§ Task directions: Go line by line through the data and copy those with the word "frames".

[Data to examine — start]

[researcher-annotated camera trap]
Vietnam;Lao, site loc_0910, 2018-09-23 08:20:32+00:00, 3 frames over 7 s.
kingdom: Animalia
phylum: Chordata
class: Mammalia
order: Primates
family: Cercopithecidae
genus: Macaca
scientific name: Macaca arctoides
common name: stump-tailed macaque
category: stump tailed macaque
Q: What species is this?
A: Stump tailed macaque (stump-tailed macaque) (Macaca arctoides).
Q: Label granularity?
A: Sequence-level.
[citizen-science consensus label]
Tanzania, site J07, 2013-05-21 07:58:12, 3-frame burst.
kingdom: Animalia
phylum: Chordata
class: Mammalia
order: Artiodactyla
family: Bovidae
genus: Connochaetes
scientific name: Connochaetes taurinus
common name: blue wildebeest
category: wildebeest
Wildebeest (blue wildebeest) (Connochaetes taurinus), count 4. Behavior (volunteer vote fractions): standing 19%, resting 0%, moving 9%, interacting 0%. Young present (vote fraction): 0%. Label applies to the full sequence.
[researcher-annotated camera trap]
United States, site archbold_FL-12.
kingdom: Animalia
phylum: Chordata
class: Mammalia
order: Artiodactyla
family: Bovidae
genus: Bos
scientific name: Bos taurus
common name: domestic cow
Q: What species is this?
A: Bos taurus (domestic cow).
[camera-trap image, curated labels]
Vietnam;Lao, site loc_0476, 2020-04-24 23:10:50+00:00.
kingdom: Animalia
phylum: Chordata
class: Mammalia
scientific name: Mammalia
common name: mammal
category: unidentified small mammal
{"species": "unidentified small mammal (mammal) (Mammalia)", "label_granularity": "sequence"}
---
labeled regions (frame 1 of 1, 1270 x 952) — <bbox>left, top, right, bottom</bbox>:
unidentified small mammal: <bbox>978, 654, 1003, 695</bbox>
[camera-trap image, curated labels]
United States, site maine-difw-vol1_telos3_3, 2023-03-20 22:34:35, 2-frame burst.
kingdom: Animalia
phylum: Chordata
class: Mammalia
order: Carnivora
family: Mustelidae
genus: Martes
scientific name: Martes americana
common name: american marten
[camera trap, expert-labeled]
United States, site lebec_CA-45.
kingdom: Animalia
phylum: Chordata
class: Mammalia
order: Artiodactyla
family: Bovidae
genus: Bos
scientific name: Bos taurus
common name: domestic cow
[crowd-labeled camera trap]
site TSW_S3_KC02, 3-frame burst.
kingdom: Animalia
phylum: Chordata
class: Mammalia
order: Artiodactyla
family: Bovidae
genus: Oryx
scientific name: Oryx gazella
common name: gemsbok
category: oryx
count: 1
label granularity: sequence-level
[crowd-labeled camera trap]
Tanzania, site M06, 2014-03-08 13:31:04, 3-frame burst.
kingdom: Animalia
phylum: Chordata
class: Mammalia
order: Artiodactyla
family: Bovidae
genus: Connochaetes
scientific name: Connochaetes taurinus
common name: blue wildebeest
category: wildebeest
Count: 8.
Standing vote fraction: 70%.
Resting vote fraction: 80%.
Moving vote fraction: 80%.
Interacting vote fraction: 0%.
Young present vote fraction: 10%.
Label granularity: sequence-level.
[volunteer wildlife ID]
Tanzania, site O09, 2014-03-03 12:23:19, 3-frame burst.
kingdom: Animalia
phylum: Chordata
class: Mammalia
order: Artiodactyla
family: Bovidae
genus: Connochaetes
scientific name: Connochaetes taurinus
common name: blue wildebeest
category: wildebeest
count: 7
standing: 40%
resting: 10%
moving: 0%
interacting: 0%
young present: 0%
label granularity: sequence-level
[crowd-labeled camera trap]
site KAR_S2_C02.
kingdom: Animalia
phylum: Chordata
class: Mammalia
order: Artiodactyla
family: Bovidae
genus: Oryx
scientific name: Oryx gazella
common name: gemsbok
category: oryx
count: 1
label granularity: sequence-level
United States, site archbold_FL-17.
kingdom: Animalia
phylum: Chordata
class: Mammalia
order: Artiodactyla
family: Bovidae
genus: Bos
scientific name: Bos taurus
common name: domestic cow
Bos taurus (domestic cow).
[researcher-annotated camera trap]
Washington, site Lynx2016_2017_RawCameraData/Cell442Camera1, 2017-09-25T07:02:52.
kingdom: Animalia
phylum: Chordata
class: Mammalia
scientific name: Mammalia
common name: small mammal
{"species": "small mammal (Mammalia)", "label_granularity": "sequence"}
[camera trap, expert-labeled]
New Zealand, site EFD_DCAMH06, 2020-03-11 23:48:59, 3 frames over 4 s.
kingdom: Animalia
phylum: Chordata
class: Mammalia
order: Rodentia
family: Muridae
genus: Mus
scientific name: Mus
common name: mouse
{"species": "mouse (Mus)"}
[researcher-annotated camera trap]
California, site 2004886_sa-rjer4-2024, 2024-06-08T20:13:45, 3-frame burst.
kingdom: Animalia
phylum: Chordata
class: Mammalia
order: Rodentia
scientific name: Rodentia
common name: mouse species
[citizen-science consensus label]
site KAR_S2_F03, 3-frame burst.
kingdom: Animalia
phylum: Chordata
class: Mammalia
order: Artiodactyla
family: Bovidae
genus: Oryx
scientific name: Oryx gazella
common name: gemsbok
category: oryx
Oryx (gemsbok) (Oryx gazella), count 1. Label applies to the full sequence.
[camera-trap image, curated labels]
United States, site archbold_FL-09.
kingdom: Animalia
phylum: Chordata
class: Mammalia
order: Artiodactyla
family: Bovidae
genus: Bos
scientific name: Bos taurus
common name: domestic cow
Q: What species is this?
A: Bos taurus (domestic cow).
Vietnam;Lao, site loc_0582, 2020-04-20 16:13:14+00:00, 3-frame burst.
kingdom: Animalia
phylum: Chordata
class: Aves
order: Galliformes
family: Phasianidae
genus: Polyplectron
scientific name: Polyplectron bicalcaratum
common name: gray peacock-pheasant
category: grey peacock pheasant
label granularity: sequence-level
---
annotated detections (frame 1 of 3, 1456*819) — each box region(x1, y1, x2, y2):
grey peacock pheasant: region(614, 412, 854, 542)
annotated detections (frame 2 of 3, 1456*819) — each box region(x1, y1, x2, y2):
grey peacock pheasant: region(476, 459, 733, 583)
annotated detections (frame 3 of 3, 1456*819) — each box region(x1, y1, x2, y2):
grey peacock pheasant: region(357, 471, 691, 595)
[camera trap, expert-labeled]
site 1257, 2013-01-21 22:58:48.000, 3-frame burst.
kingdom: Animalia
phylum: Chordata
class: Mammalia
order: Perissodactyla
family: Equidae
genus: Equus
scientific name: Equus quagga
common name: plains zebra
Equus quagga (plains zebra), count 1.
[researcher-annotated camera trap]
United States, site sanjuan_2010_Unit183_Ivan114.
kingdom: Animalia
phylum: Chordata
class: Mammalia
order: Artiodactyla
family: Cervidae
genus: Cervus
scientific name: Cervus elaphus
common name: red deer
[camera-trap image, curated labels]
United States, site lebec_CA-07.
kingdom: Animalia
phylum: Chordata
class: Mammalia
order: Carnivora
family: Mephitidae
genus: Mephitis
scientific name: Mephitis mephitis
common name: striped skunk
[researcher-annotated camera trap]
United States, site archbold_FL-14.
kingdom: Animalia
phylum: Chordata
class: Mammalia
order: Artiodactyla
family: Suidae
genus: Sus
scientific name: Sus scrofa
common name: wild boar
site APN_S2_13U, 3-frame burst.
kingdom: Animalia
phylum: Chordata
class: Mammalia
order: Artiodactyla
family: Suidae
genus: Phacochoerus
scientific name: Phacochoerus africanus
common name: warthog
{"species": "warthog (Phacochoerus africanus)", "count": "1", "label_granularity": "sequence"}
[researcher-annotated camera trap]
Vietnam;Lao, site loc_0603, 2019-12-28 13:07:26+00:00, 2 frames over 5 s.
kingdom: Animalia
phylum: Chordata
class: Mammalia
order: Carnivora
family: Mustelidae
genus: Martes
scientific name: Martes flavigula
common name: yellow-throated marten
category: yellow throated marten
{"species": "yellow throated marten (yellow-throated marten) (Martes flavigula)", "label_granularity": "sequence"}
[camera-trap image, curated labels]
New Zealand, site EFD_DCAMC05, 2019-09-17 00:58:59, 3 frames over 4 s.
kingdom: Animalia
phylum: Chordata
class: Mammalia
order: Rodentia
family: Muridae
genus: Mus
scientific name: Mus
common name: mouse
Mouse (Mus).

[Data to examine — finish]

§ Expected answer:
Vietnam;Lao, site loc_0910, 2018-09-23 08:20:32+00:00, 3 frames over 7 s.
New Zealand, site EFD_DCAMH06, 2020-03-11 23:48:59, 3 frames over 4 s.
Vietnam;Lao, site loc_0603, 2019-12-28 13:07:26+00:00, 2 frames over 5 s.
New Zealand, site EFD_DCAMC05, 2019-09-17 00:58:59, 3 frames over 4 s.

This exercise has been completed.